Programs vs. Smart Campaigns in Marketo: What’s the Difference?
- Saad Rashid

- Aug 16
- 3 min read
When you're first diving into Marketo, it's all too easy to feel confused by the terminology. The words "campaigns," "programs," and "channels" can seem interchangeable until you realize they each have a distinct place in your workflow. Let me help clarify this in a way that just clicks.
What Is a Program?
Think of a Program as the container or “campaign package” in Marketo. It holds everything you need for a marketing initiative, assets like emails, landing pages, forms, smart lists, reports, and more.
Programs enable better organization, reporting, and cloning of your marketing activities. Examples of program types include Email Programs, Engagement Programs (for lead nurturing), Event Programs (for webinars or trade shows), and Default Programs (for miscellaneous marketing efforts).
For example, if you're launching an eBook promotion, one Program might include:
Landing pages (offer page and confirmation page)
Emails (confirmation, reminders)
Smart Campaigns for sending and follow-ups
Performance reports
As our Marketing Ops Expert, Julia Thurnston, puts it: “A program is the skeleton, while a smart campaign is the brain.”
What Is a Smart Campaign?
Campaigns in Marketo refer to Smart Campaigns, which are the automation engines within a program. Inside that Program are Smart Campaigns, which define the “who, what, and when” of the action:
Who: Set who qualifies or triggers (e.g., someone fills a form)
What: Define the actions (send email, change data, etc.)
When: Schedule when it runs or triggers (immediately, daily batch, etc.)
Example: In the eBook Program (which would be a Default Program):
Smart Campaign “Send eBook link on form submit”
Smart Campaign “3‑day follow-up email → then 7‑day follow-up”
Smart Campaign “Track purchase and mark Program Success”
Channels – What They Are and Why They Matter
What Is a Channel?
A Channel in Marketo is the category or "bucket" for your Program. It describes the delivery mechanism or marketing tactic (e.g., Email Send, Webinar, Event, Nurture).
Channels are not separate entities but are assigned to programs to specify what kind of marketing activity the program represents. Channels shape how Programs are reported, help track funnel stages, and define Success, allowing Marketo analytics to track how leads move through and succeed within programs.
When creating a Program, you assign a Channel, which determines:
The default member statuses (like Invited→Registered→Attended)
Which status equals Program Success (e.g., Attended is success for events)
Example: Webinar vs. Email
Webinar Program (Channel = Webinar): statuses → Invited → Registered → Attended → No‑Show; Success = Attended
Email Blast Program (Channel = Email Send): statuses → Sent → Opened → Clicked; Success = Clicked
Channels help maintain consistently comparable reporting, like cost per lead (budget ÷ success count).

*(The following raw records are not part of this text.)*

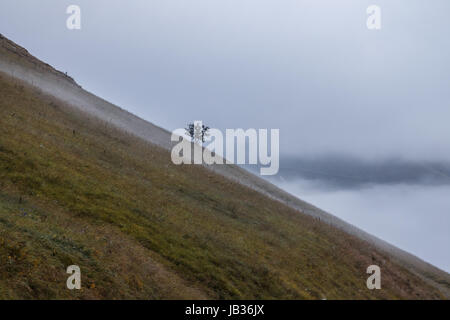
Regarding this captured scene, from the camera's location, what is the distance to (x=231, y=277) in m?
23.8

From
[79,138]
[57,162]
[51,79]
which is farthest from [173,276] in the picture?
[51,79]

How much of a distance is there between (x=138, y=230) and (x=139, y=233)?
1.24ft

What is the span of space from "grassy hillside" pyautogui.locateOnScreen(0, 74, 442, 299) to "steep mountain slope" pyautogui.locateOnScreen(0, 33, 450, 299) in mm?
94

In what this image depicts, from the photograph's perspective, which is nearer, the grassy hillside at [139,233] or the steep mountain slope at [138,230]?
the grassy hillside at [139,233]

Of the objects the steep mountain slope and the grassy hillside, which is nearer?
the grassy hillside

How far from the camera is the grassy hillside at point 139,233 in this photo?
18.4 metres

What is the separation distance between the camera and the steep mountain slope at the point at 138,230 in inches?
730

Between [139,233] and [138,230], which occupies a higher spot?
[138,230]

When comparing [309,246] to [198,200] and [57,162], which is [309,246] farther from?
[57,162]

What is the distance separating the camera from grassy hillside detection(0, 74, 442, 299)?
18.4m

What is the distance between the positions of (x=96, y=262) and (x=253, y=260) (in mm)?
11297

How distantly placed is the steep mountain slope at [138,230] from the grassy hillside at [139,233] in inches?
3.7

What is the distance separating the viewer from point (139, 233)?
25016 millimetres

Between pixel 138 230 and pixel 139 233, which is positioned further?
pixel 138 230
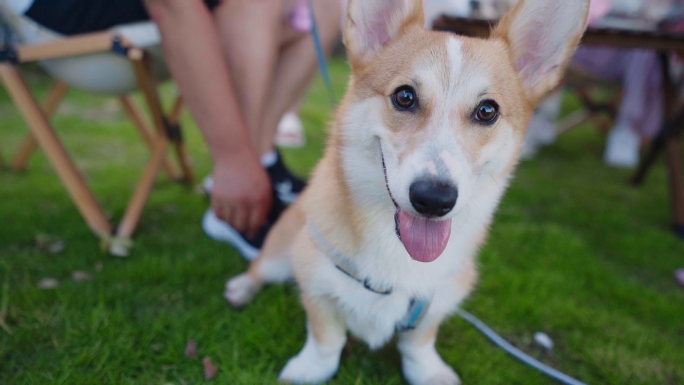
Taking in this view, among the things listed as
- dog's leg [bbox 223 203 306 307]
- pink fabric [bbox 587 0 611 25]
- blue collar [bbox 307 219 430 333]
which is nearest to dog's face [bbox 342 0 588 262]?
blue collar [bbox 307 219 430 333]

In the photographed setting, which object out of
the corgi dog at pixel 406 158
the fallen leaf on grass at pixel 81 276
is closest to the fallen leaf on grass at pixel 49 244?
the fallen leaf on grass at pixel 81 276

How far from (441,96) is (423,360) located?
0.95 meters

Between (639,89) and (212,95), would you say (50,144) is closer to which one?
(212,95)

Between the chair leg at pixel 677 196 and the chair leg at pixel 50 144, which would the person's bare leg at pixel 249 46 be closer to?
the chair leg at pixel 50 144

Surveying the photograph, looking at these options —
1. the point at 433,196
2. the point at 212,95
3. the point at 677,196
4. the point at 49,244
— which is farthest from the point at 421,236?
the point at 677,196

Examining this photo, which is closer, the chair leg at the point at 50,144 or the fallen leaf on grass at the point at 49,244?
the chair leg at the point at 50,144

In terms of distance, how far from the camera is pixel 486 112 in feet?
4.50

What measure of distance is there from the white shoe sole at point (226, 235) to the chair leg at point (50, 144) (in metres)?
0.53

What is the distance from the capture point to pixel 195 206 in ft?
9.60

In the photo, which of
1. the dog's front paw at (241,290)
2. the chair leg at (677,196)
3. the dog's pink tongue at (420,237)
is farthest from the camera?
the chair leg at (677,196)

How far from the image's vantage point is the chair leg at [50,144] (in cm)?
209

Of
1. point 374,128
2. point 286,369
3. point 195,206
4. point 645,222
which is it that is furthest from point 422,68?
point 645,222

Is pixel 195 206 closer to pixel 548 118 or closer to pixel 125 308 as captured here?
pixel 125 308

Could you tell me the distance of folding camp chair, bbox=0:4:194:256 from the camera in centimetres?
197
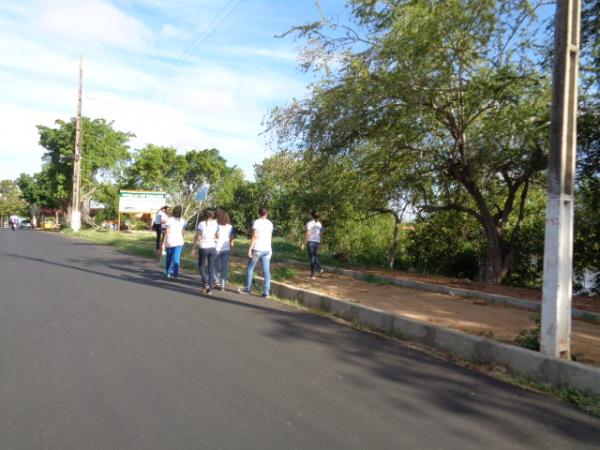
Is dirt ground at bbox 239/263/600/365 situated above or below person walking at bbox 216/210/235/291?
below

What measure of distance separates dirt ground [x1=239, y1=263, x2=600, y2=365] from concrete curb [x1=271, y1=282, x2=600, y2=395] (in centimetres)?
→ 53

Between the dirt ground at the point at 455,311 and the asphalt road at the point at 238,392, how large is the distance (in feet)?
4.18

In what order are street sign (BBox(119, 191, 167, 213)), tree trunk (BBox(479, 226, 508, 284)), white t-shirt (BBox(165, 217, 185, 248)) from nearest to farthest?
white t-shirt (BBox(165, 217, 185, 248))
tree trunk (BBox(479, 226, 508, 284))
street sign (BBox(119, 191, 167, 213))

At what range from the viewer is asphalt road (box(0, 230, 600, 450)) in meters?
3.70

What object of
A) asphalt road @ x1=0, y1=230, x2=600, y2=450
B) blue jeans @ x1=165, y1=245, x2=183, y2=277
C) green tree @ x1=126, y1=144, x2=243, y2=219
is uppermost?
green tree @ x1=126, y1=144, x2=243, y2=219

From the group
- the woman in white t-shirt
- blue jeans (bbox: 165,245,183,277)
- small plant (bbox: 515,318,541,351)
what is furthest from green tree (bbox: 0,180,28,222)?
small plant (bbox: 515,318,541,351)

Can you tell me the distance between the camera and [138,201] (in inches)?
1341

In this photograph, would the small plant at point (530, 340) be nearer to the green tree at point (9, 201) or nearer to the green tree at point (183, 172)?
the green tree at point (183, 172)

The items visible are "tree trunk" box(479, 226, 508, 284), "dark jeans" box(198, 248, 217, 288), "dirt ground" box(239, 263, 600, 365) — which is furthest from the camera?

How They All Work Together - A Simple Flow Example
Imagine your marketing team wants to host a webinar introducing a new product feature. Here’s how you’d set it up in Marketo:
1. Program – Your Organized Container
You create a Program named something like “Webinar-YYYY-MM-DD-New Product Feature”.
Choose the Program type: Event Program, which is tailored for time-bound events like webinars, and supports tracking registrations and attendance.
This Program will include all related assets: landing pages, invitation and confirmation emails, Smart Campaigns, and reports.
2. Channel – How You Track It
Assign the Program to an Event (or “Webinar”) Channel.
Channels define progression statuses such as: Invited → Registered → Attended → No‑Show, and determine which status counts as success (e.g. Attended).
This makes reporting consistent: you can easily measure how many invitees actually attended, cost per attendee, etc.
3. Smart Campaigns – Driving the Actions
Inside the Program, create Smart Campaigns for each part of the workflow:
Invitation: When contacts are added to the “Invited” list, trigger an invite email.
Reminder: Send reminders (e.g. 1 day before and 1 hour before) only to those who registered.
Follow‑Up: After the webinar, send “thank-you” emails with recordings to those who attended, and “sorry you missed us” emails to registrants who didn’t show.
Monitor Attendance: Track attendees and mark Program Success accordingly.
These Smart Campaigns handle the “who, what, and when”, making the webinar flow happen automatically.
Best Practices
Use Programs as modular containers: Each marketing effort (email blast, event, nurture) is its own Program for clarity
Don’t overdo Channels: Keep them high-level, only create new ones when a new delivery tactic needs its own tracking. Too many leads to confusion and bloated reporting.
Leverage statuses for automation: For example, use “Registered” to trigger reminders; “No‑Show” to send replay link, etc.
Use Tags alongside Channels: These add another layer (ownership, region, product line) for more granular filtering in reports.